Christian Jakob, Simone Schlindwein: Diktatoren als Türsteher Europas
Biometrische Entwicklungshilfe
Im ersten Halbjahr 2017 stellten laut europäischem Statistikamt nur halb so viele Menschen einen Asylantrag in einem EU-Mitgliedstaat wie im gleichen Zeitraum 2016. Dieser Rückgang wird von europäischen PolitikerInnen als Erfolg verbucht. Er ist das Resultat einer perfiden Politik der Flüchtlingsabwehr, die mit den wohlklingenden Absichtserklärungen wie »Fluchtursachen bekämpfen« und »Migrationspartnerschaften« bemäntelt wird. Die taz-JournalistInnen Christian Jakob und Simone Schlindwein haben auf zahlreichen Recherchereisen untersucht, was hinter diesen Zielen steckt.
In ihrem neuen Buch befassen sie sich mit der europäischen »Nachbarschaftspolitik« gegenüber dem afrikanischen Kontinent. Die Einbindung von Staaten, die auf Grund ihrer menschenrechtsverachtenden Politik oder wirtschaftlichen Unwichtigkeit lange Zeit keine Partnerländer der EU waren, ist neu. Nun werden Diktatoren als Türsteher Europas skrupellos zur Verwirklichung europäischer Interessen eingesetzt, wie die AutorInnen bereits im Titel deutlich machen.
So macht es beispielsweise die »Migrationspartnerschaft« mit dem Wüstenstaat Niger möglich, Flüchtende weit vor den EU-Grenzen zu identifizieren und an der Weiterreise zu hindern. Dies erspart der EU teure Abschiebeflüge, den Konflikt mit Menschenrechten in Europa und den bürokratischen Aufwand, den es bedarf, um Schutzsuchende abzuschieben. Teil des Partnerschaftsabkommens sind High-Tech-Überwachungstechnologien und Grenzschutz. Davon profitiert auch die europäische Waffenindustrie – das kurbelt die Wirtschaft an. Schlindwein und Jakob sprechen zudem von »biometrischer Entwicklungshilfe«. Sie zeigen auf, wie die Entwicklungszusammenarbeit zunehmend an die Kooperation bezüglich Grenzschutz, Migrationsüberwachung und die Einführung biometrischer Pässe gebunden wird.

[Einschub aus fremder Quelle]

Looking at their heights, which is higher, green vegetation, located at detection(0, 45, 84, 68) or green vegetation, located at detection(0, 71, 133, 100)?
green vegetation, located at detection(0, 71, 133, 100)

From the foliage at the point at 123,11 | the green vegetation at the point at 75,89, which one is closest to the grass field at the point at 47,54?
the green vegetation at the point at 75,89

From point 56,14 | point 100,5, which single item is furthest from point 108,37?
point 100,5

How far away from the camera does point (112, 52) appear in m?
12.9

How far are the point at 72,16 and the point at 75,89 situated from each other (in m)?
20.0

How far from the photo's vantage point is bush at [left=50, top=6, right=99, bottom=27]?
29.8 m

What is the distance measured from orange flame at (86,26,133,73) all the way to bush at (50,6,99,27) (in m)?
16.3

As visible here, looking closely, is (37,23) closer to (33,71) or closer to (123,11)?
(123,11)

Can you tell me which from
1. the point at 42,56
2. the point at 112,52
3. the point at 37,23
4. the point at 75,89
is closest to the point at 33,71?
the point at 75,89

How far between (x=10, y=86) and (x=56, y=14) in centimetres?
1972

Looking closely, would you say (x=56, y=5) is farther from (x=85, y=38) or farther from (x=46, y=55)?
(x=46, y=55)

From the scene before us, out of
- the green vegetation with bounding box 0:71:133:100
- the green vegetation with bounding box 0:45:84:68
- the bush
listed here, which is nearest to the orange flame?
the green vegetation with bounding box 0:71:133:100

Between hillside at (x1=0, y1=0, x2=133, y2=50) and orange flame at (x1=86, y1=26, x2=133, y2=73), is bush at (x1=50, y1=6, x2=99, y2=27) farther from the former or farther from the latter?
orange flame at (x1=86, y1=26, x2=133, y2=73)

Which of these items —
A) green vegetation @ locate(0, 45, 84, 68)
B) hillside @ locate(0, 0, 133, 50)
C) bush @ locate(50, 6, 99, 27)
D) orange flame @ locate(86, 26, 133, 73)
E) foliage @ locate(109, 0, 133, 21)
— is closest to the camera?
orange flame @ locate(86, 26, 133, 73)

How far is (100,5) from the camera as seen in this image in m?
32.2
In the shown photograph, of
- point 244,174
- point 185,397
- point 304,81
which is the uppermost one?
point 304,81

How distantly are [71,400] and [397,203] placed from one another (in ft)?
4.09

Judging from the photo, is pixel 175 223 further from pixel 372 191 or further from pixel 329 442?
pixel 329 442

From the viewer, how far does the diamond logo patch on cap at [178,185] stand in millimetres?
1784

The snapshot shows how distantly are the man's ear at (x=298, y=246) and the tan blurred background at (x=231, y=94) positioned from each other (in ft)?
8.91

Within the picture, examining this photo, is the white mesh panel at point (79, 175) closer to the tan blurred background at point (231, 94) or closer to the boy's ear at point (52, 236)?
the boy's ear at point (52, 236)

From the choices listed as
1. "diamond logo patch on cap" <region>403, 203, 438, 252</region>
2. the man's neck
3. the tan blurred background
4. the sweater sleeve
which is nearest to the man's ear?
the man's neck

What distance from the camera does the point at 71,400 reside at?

Die AutorInnen zeichnen nach, wie europäische Außenpolitik auf dem afrikanischen Kontinent und im Nahen Osten immer mehr zu Innenpolitik wird, indem dort europäische Interessen bei Wirtschaft, Sicherheit und Bewegungsfreiheit durchgesetzt werden. Das Paradigma der Entwicklungshilfe verlagert sich. Heute geht es weniger um die Einhaltung der Menschenrechte oder den Abbau von Korruption, sondern um die »Etablierung von Sicherheit« wie Merkel beim G20-Gipfel im Juni 2017 erklärte. Der Untertitel des Buches macht das deutlich: Es geht darum, »wie die EU ihre Grenzen nach Afrika verlagert«.
Das Buch liest sich spannend wie ein Polit-Thriller, der den Zynismus europäischer PolitikerInnen aufzeigt. Dies gelingt nicht zuletzt durch den sarkastischen Unterton, der bei den präzisen Erläuterungen politischer Abkommen und ihrer praktischen Umsetzung mitschwingt. Die Schilderung der absurden, teils grotesken Sachverhalte erinnert streckenweise an das Genre der schwarzen Komödie. Dennoch können die LeserInnen an keiner Stelle vergessen, dass die Thematik bitterer Ernst ist. Allein der 48 Seiten lange Anhang mit Verweisen auf Abkommen und Verträge, Länderkarten und –register stellt die aktuelle Realität der Flüchtlingsabwehr unmissverständlich dar. Damit ist das Buch ein trauriges Zeitzeugnis zum Zustand Europas.